→ **TASK**: Begin your transcription at the line containing "Boston Terrier Puppies" and continue it, word for word, to the final line below. Include only those lines and skip the pictures.
═════ COLLECTED DATA ═════
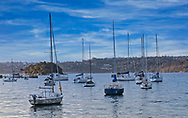 A view sail boats in the Sydney Harbor.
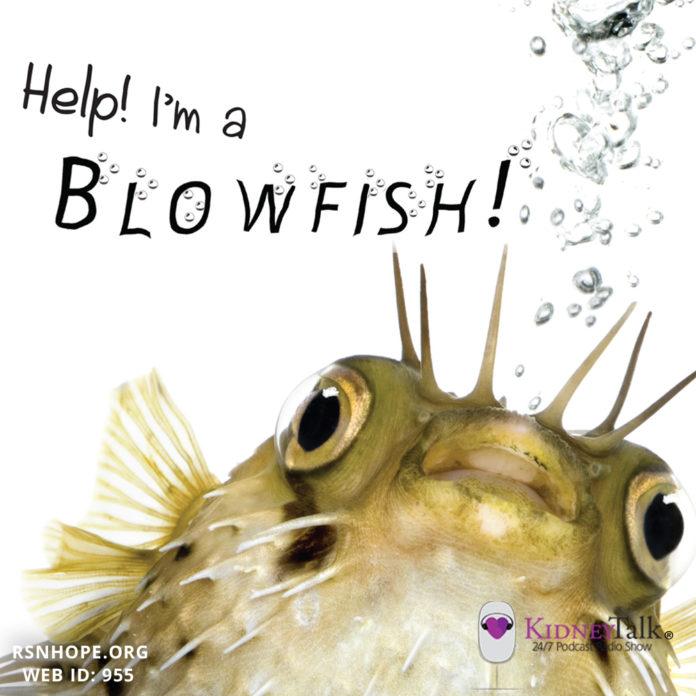 Weight Gain-Help-Im-a-Blowfish-Kidney-Talk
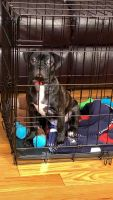 Boston Terrier Puppies for sale in The Bronx, NY, USA. price: NA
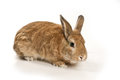 Cute rabbit on a white background Stock Photography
═════
→ **RESULT OF THIS TASK**:
 Boston Terrier Puppies for sale in The Bronx, NY, USA. price: NA
 Cute rabbit on a white background Stock Photography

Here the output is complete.